▸ **Supplied text**
-- -- --

Return on Investment (ROI): ROI is another profit goal that tries to achieve a specific rate of return on a company’s investment. Large corporations, such as Tata or Reliance, are better positioned to define pricing goals regarding ROI. They may elect to set pricing objectives that are usually independent of competition, but smaller enterprises do not. Because all relevant cost and revenue data cannot predict the ROI when price setting, return on investment pricing objectives are established through trial and error. ROI pricing objectives do not account for competing prices or consumer price perceptions.
Market Share: Many businesses set their pricing goals based on the percentage of total industry revenues they intend to achieve. The goals can be to maintain current market share or increase in percentage. Companies strive to maximise market share because they believe increasing sales volume will result in lower unit costs and more enormous profits in the long run. Prices are set as low as feasible to increase sales and market share. Prices are cut more as unit costs fall.
Intel, for example, takes a different strategy. When it builds a quicker, better processor, it maintains high costs to skim the market. As a result, with declining unit costs, it cuts its pricing regularly to acquire the maximum market share.
Market share and product quality both impact a company’s profitability. As a result, corporations frequently define their pricing intentions in terms of market share. Maintaining or expanding market share may not be entirely contingent on industry sales growth.
Product Quality: A company’s goal may be to be the industry’s leader in product quality. Consumers directly associate price with quality, particularly in the case of ego-intensive or technologically based products. Such businesses continually strive for and maintain excellent quality, and as a result, they charge higher rates to pay the high cost of research and development. Caterpillar, Nikon, and Canon products have expensive pricing to represent their excellent quality.

-- -- --

▸ **Prompt A**
Quote the pricing goals text in full, word for word.
The pricing goals text and the listing are separate, unrelated material.

Dataset entries
-- -- --

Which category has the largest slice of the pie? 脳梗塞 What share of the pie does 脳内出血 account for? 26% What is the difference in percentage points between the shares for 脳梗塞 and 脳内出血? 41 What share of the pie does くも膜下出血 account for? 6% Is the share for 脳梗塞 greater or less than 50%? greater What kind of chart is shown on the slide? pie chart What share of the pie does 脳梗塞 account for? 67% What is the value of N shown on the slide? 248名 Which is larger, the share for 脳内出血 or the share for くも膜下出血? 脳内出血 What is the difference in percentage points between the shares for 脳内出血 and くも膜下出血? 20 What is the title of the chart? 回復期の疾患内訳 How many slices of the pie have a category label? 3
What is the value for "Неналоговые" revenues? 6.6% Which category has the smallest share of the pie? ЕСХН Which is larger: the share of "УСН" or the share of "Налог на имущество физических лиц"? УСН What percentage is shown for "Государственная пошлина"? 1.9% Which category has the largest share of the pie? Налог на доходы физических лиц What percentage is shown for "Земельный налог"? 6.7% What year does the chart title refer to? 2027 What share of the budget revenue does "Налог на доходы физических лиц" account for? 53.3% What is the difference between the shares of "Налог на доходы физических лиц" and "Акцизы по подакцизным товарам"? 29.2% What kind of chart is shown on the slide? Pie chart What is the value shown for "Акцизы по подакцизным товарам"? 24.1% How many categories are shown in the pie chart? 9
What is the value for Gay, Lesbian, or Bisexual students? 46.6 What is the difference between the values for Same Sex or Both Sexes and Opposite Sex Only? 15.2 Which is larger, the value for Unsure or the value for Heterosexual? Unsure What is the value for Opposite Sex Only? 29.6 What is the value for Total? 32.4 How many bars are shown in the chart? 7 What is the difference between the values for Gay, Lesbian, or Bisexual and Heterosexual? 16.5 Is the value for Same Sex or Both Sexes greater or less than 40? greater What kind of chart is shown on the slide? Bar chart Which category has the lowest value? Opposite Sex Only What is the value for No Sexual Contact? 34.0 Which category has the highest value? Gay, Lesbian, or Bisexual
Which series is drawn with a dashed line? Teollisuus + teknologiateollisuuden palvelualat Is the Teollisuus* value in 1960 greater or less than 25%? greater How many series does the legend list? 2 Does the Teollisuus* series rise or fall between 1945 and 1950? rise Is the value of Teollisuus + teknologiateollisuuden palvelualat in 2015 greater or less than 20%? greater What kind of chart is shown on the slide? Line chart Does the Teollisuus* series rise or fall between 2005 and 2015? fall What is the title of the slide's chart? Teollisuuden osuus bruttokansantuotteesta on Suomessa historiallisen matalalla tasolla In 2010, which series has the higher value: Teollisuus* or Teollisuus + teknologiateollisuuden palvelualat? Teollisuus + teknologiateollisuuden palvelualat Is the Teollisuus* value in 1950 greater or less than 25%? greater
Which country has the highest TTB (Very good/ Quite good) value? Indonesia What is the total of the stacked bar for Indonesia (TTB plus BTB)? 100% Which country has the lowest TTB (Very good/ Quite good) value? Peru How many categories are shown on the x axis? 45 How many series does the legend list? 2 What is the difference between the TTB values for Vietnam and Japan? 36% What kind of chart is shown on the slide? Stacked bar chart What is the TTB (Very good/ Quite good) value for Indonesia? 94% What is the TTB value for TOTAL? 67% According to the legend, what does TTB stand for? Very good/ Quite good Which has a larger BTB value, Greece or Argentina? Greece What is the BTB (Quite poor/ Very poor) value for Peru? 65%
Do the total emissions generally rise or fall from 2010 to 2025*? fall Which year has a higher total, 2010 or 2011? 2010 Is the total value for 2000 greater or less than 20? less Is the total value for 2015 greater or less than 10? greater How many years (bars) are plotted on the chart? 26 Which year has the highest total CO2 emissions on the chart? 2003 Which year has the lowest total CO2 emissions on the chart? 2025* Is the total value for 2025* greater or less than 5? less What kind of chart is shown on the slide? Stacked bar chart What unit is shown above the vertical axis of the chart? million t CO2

-- -- --

▸ **Prompt B**
In the listing, begin at the first line and stop after the line that contains "pie chart? 9". Give those lines again with "percentage" replaced by "percent", leaving everything else unchanged.

▸ **Task response A**
Return on Investment (ROI): ROI is another profit goal that tries to achieve a specific rate of return on a company’s investment. Large corporations, such as Tata or Reliance, are better positioned to define pricing goals regarding ROI. They may elect to set pricing objectives that are usually independent of competition, but smaller enterprises do not. Because all relevant cost and revenue data cannot predict the ROI when price setting, return on investment pricing objectives are established through trial and error. ROI pricing objectives do not account for competing prices or consumer price perceptions.
Market Share: Many businesses set their pricing goals based on the percentage of total industry revenues they intend to achieve. The goals can be to maintain current market share or increase in percentage. Companies strive to maximise market share because they believe increasing sales volume will result in lower unit costs and more enormous profits in the long run. Prices are set as low as feasible to increase sales and market share. Prices are cut more as unit costs fall.
Intel, for example, takes a different strategy. When it builds a quicker, better processor, it maintains high costs to skim the market. As a result, with declining unit costs, it cuts its pricing regularly to acquire the maximum market share.
Market share and product quality both impact a company’s profitability. As a result, corporations frequently define their pricing intentions in terms of market share. Maintaining or expanding market share may not be entirely contingent on industry sales growth.
Product Quality: A company’s goal may be to be the industry’s leader in product quality. Consumers directly associate price with quality, particularly in the case of ego-intensive or technologically based products. Such businesses continually strive for and maintain excellent quality, and as a result, they charge higher rates to pay the high cost of research and development. Caterpillar, Nikon, and Canon products have expensive pricing to represent their excellent quality.

▸ **Task response B**
Which category has the largest slice of the pie? 脳梗塞 What share of the pie does 脳内出血 account for? 26% What is the difference in percent points between the shares for 脳梗塞 and 脳内出血? 41 What share of the pie does くも膜下出血 account for? 6% Is the share for 脳梗塞 greater or less than 50%? greater What kind of chart is shown on the slide? pie chart What share of the pie does 脳梗塞 account for? 67% What is the value of N shown on the slide? 248名 Which is larger, the share for 脳内出血 or the share for くも膜下出血? 脳内出血 What is the difference in percent points between the shares for 脳内出血 and くも膜下出血? 20 What is the title of the chart? 回復期の疾患内訳 How many slices of the pie have a category label? 3
What is the value for "Неналоговые" revenues? 6.6% Which category has the smallest share of the pie? ЕСХН Which is larger: the share of "УСН" or the share of "Налог на имущество физических лиц"? УСН What percent is shown for "Государственная пошлина"? 1.9% Which category has the largest share of the pie? Налог на доходы физических лиц What percent is shown for "Земельный налог"? 6.7% What year does the chart title refer to? 2027 What share of the budget revenue does "Налог на доходы физических лиц" account for? 53.3% What is the difference between the shares of "Налог на доходы физических лиц" and "Акцизы по подакцизным товарам"? 29.2% What kind of chart is shown on the slide? Pie chart What is the value shown for "Акцизы по подакцизным товарам"? 24.1% How many categories are shown in the pie chart? 9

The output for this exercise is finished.